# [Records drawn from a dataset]
BEGIN

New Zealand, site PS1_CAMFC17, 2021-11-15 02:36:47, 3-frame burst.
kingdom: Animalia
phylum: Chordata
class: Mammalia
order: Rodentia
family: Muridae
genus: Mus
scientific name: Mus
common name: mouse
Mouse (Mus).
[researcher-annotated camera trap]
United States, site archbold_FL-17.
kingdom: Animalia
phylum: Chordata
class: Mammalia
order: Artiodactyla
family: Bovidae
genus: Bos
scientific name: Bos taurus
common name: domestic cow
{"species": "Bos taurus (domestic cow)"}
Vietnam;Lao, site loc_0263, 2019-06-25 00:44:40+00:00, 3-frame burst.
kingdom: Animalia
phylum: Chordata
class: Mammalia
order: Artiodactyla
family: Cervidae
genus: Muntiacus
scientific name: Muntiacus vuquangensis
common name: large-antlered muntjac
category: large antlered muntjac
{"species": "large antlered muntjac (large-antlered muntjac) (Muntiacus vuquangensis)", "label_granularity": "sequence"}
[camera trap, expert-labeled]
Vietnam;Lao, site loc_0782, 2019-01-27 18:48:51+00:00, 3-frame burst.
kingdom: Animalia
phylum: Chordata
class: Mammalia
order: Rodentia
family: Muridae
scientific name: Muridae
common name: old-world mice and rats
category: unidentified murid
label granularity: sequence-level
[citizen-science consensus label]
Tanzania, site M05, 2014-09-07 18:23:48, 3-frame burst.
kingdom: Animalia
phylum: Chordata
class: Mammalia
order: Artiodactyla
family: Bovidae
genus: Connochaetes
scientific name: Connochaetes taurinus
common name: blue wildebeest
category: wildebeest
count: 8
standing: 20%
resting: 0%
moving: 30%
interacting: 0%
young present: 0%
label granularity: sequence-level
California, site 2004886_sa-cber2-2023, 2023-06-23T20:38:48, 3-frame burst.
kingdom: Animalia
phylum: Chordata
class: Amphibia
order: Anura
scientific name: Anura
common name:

END

# [Instructions for the task]
Starting at the line with "genus: Connochaetes", copy every line down to the last one above, exactly as written and with nothing else.

# [Task answer]
genus: Connochaetes
scientific name: Connochaetes taurinus
common name: blue wildebeest
category: wildebeest
count: 8
standing: 20%
resting: 0%
moving: 30%
interacting: 0%
young present: 0%
label granularity: sequence-level
California, site 2004886_sa-cber2-2023, 2023-06-23T20:38:48, 3-frame burst.
kingdom: Animalia
phylum: Chordata
class: Amphibia
order: Anura
scientific name: Anura
common name:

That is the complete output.